» Records provided
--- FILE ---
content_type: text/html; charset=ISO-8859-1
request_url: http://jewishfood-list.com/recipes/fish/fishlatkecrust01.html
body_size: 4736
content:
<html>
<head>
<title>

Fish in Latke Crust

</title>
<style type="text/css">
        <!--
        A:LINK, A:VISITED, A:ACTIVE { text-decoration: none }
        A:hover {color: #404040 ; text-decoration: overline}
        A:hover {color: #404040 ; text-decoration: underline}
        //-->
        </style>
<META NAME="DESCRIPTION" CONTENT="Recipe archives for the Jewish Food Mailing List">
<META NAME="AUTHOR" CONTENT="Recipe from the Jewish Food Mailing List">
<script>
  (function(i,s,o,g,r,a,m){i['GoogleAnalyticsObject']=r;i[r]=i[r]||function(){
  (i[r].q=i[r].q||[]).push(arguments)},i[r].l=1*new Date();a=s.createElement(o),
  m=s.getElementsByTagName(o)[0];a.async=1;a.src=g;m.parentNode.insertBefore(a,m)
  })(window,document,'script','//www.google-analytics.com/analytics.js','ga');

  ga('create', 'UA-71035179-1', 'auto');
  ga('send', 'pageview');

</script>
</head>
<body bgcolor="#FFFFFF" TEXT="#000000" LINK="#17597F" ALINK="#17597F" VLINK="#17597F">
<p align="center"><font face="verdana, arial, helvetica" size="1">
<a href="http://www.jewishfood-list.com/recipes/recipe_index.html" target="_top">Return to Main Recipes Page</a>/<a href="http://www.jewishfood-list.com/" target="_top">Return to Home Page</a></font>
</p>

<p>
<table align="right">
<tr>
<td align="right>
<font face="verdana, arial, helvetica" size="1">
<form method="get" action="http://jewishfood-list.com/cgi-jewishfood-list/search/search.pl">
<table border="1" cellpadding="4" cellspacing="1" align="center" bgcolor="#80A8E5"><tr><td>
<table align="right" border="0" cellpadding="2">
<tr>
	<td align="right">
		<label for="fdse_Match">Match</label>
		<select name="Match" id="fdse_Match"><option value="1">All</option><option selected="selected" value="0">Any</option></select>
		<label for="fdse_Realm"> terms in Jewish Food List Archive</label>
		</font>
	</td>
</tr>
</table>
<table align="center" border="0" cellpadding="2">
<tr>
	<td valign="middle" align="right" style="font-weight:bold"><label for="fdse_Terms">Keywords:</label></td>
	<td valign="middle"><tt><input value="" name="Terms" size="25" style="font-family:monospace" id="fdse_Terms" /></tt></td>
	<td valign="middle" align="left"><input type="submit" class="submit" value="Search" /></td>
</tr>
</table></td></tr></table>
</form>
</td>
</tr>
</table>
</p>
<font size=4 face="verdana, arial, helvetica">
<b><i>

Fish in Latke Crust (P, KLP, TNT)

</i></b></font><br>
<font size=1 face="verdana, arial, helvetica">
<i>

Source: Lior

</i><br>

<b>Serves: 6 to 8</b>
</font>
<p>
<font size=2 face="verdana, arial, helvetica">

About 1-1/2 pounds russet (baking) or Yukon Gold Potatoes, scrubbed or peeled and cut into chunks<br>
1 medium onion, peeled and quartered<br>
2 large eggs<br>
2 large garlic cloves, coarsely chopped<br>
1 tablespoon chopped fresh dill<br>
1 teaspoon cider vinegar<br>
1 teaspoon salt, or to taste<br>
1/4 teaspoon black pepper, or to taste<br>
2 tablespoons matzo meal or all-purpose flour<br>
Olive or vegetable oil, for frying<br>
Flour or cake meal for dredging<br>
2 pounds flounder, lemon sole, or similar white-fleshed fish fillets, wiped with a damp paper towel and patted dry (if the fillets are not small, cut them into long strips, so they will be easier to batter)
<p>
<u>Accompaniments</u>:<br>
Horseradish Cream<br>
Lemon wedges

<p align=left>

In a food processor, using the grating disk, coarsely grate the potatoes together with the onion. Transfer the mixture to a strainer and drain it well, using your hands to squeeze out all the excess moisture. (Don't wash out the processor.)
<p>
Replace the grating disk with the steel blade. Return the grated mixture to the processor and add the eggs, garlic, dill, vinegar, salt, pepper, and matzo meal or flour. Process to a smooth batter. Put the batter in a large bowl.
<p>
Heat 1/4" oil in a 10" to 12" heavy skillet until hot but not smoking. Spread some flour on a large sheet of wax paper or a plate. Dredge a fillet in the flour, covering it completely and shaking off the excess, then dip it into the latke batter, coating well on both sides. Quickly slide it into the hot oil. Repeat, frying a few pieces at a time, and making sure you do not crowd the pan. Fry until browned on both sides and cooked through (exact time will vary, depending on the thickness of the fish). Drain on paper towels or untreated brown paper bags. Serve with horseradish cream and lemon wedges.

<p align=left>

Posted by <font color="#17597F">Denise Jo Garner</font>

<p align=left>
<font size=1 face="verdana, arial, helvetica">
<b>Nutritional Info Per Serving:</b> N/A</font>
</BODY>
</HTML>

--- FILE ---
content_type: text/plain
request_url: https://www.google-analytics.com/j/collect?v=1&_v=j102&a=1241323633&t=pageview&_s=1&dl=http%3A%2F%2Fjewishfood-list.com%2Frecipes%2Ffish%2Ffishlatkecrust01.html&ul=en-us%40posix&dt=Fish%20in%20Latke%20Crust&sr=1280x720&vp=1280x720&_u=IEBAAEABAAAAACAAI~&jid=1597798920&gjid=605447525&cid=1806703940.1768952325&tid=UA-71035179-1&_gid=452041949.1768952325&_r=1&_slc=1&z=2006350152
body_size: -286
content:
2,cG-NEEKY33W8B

» Exercise objective
From the entries, copy every line in which the string "decoration" can be found.

» Answer for the task
        A:LINK, A:VISITED, A:ACTIVE { text-decoration: none }
        A:hover {color: #404040 ; text-decoration: overline}
        A:hover {color: #404040 ; text-decoration: underline}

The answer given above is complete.